When I stepped out of the building in which I work this evening, my head seemed to have been pressed into a perfect, steaming cube– a polished alloy ingot of ordered rectilinear thoughts. You could have bounced a laser off it. My normally fluid mind had been sintered by the heat of prolonged concentration into a dazed ceramic. Even my cells had conformed to the geometric demands of the day’s efforts, having tugged their cytoskeletons into current-conducting Platonic forms.

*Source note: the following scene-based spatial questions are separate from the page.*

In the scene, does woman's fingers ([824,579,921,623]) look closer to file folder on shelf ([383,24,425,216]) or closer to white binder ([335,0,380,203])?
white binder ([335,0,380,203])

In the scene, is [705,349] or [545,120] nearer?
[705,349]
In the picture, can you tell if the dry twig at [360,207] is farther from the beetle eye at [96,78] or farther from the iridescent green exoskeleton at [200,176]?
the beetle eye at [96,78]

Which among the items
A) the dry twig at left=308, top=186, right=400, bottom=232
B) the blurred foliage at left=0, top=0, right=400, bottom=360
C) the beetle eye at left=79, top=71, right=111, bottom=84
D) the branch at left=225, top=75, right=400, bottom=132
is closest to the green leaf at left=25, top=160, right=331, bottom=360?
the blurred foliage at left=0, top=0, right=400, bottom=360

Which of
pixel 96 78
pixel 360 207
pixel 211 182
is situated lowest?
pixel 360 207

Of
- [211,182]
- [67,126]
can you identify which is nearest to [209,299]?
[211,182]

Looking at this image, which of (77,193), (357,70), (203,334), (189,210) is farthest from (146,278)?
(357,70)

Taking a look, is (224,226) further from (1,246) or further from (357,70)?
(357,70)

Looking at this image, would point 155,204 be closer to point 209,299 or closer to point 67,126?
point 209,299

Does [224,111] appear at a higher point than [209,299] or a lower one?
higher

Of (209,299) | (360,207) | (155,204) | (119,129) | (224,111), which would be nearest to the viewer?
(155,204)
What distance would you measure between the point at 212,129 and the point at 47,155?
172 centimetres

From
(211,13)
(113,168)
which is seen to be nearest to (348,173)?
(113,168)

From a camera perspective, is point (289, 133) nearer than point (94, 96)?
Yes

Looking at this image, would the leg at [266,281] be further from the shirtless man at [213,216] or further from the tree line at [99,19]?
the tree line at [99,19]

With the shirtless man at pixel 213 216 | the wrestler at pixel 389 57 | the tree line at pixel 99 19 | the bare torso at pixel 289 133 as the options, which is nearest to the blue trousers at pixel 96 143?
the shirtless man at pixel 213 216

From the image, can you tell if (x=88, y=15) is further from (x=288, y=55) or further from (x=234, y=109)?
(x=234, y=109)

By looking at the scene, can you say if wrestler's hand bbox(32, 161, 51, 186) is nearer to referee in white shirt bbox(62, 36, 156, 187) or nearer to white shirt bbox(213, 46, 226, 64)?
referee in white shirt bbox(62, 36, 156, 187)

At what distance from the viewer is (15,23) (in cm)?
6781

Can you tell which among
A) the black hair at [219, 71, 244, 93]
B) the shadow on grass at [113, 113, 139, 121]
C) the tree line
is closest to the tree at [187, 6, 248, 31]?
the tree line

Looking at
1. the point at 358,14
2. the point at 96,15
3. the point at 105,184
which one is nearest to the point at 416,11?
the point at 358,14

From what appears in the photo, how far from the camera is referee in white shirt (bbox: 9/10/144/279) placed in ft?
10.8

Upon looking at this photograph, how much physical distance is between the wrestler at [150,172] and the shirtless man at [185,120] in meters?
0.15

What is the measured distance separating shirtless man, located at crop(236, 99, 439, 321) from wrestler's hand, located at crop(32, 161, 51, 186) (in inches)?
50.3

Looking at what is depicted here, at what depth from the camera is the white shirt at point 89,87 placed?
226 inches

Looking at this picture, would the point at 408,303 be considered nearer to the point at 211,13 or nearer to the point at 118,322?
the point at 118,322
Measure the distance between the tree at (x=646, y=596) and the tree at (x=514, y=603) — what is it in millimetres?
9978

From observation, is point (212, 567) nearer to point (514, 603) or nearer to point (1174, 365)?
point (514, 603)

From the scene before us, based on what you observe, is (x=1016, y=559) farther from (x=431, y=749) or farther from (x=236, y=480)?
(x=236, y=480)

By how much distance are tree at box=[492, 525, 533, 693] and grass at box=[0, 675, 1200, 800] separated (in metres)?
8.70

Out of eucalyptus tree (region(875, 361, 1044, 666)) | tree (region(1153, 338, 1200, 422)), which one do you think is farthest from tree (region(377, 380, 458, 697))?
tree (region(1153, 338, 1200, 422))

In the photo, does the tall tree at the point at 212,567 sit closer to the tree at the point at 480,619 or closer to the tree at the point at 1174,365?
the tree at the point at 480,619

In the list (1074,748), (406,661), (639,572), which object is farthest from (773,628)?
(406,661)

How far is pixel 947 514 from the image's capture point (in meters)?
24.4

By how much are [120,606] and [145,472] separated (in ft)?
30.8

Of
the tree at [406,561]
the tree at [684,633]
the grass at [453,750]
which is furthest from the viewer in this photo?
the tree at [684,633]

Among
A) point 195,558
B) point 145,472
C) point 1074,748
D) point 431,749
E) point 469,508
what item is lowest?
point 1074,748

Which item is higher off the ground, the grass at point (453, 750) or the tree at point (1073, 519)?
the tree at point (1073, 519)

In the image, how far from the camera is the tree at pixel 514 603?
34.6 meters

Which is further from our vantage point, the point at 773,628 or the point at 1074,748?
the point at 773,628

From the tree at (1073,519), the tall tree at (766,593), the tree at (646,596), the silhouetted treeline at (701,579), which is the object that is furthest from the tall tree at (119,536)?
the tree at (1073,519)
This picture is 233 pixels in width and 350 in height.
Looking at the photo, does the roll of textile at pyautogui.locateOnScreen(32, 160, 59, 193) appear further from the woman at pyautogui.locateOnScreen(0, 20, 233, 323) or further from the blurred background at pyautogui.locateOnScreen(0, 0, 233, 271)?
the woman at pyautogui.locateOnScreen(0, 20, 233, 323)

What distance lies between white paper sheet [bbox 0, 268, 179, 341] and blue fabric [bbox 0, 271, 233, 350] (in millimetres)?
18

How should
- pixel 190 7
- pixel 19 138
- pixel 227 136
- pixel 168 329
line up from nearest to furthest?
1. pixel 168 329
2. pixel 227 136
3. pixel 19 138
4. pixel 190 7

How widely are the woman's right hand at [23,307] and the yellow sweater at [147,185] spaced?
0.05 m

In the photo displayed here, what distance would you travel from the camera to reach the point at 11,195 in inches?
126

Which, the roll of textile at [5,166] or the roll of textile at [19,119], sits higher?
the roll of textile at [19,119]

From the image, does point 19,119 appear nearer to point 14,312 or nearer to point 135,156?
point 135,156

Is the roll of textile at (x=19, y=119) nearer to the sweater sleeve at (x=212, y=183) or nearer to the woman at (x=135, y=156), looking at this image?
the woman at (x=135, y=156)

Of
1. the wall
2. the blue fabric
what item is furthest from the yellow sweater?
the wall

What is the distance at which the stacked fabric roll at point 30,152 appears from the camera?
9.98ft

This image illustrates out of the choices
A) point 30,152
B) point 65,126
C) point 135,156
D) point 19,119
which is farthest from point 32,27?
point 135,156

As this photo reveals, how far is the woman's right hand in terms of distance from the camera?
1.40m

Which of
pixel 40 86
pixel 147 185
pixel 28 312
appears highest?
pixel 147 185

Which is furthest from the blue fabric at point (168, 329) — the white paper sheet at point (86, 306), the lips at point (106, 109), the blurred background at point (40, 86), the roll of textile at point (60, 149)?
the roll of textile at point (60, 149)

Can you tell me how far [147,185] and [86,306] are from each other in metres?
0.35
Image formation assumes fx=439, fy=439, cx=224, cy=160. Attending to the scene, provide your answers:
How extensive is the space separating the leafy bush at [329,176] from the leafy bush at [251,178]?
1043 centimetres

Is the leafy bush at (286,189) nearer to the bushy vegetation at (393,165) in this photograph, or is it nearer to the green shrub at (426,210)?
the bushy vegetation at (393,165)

I got a lot done, but sometimes it can be hard to stop concentrating, to look out into the distance and become non-local when you have a task before you to which you are committed. Something has to give so that a holy thought can shatter the glass your consciousness has become. When it finally comes, however, there is no shattering– just a gentle melting. That is how crystals come undone. Grain by grain they let go of one another, say their good-byes, and flow away. Or are absorbed into the sky.
Now, tonight, piece by piece, I am drifting away like that, slowly emitting a day-long session of mental combustification into the space above me.
* * * * *
Dedicated concentration is what delivers results in the world we seem to occupy. In our world we admire and appreciate those who dedicate themselves to a task and work hard to accomplish it, those who make commitments and keep them, those who provide the type of customer service that gives others that wonderful feeling that their every need will be attended to. Sometimes a lot piles on, however, and trying to live up to the vision of who we want to be can be stressful.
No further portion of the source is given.